Colorado
Read MoreMt. Zirkel Wilderness, Colorado // While spending most a week in a suburban neighborhood housesitting for family and watching TV, I realized that TV is basically just a montage of people not liking things (except for the ads, of course). As an act of defiance, here are some things that I do like: light, and the way it flows over leaves on a cloudy day; the harmonious individuality of every flower, every leaf, every bead of dew; that the same water that creates and maintains all the world's beauty creates and maintains us as well; that we are all part of the world's beauty; that, somewhere, at any given time, flowers are blooming.
Flat Tops, White River National Forest, Colorado // There are moments when, in the light of true experience, categories struggle and fail, and dichotomies (which are the ultimate generalizations) dissolve into a more nuanced, perhaps more realistic experience of the world. For example, the moment this photo was taken. My mind struggles to categorize it: Is it day, or is it night? (The sun is down but I can see.) Is it wild, or is it domestic? (There is irrigated pasture right here, but forest as far as the eye can see.) But these are questions without answers. The truth of reality can't be encapsulated by categorization, much less by picking opposites. Imagine looking at a color spectrum and trying to sort the whole thing into black and white. There is just too much.
Mad Creek, near Steamboat, Colorado // This is Mad Creek, running tirelessly near Steamboat Springs from the peaks we hiked with its eyes firmly on the ocean. It will eventually flow into the Elk river, then into the Yampa, and then the Colorado. This water will go through the Horseshoe Bend and through the Grand Canyon. But by the time it reaches the ocean it will be reduced to just a trickle. And that's why this image is the first one up, because if this trip had a theme it was water, its beauty and its scarcity. The wildfires in Idaho, the lush forests in Washington, the sculptural peaks, crystal lakes, and even dunes all owe their existence to the forces of water on this planet, and that is incredible--and scary, considering how much we are changing things.

▶ **Data block**:
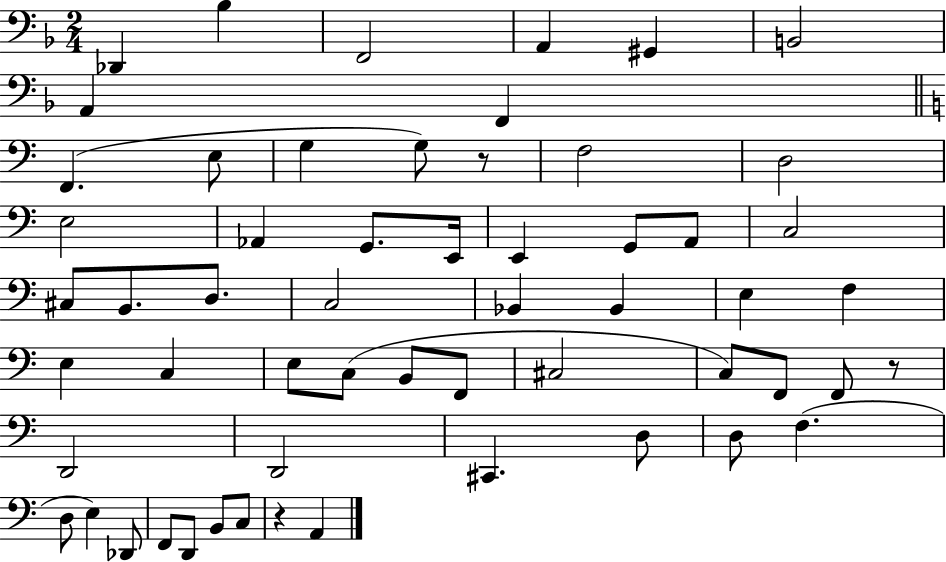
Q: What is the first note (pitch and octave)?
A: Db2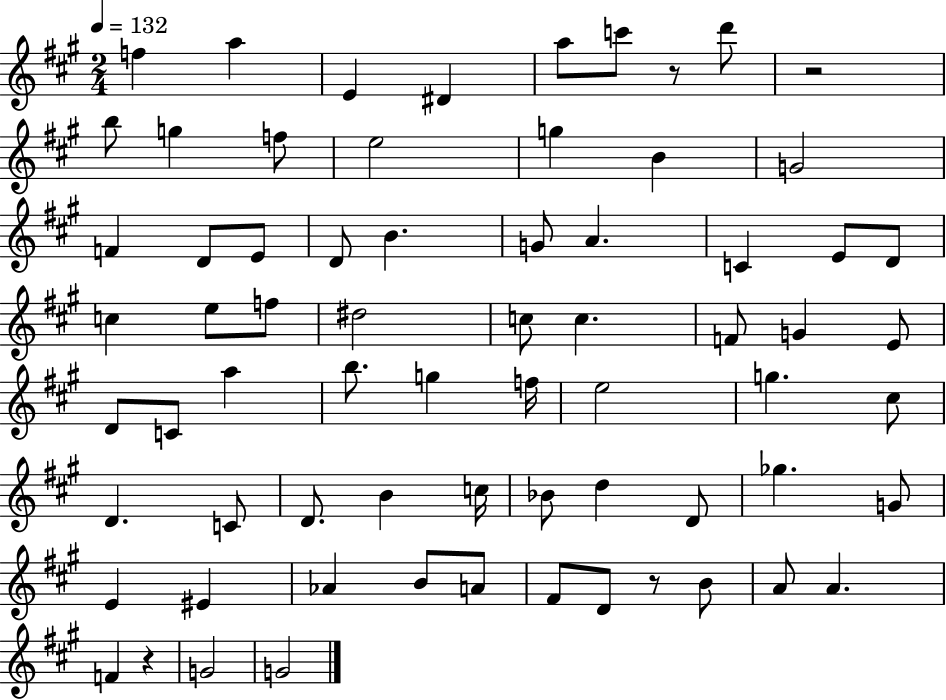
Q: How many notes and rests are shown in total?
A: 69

▶ **Problem to solve**:
Extract everything in the Colorado captions from "Mad Creek, near" down to "are changing things.", word for word. The material stands apart from the Colorado captions.

▶ **The reply**:
Mad Creek, near Steamboat, Colorado // This is Mad Creek, running tirelessly near Steamboat Springs from the peaks we hiked with its eyes firmly on the ocean. It will eventually flow into the Elk river, then into the Yampa, and then the Colorado. This water will go through the Horseshoe Bend and through the Grand Canyon. But by the time it reaches the ocean it will be reduced to just a trickle. And that's why this image is the first one up, because if this trip had a theme it was water, its beauty and its scarcity. The wildfires in Idaho, the lush forests in Washington, the sculptural peaks, crystal lakes, and even dunes all owe their existence to the forces of water on this planet, and that is incredible--and scary, considering how much we are changing things.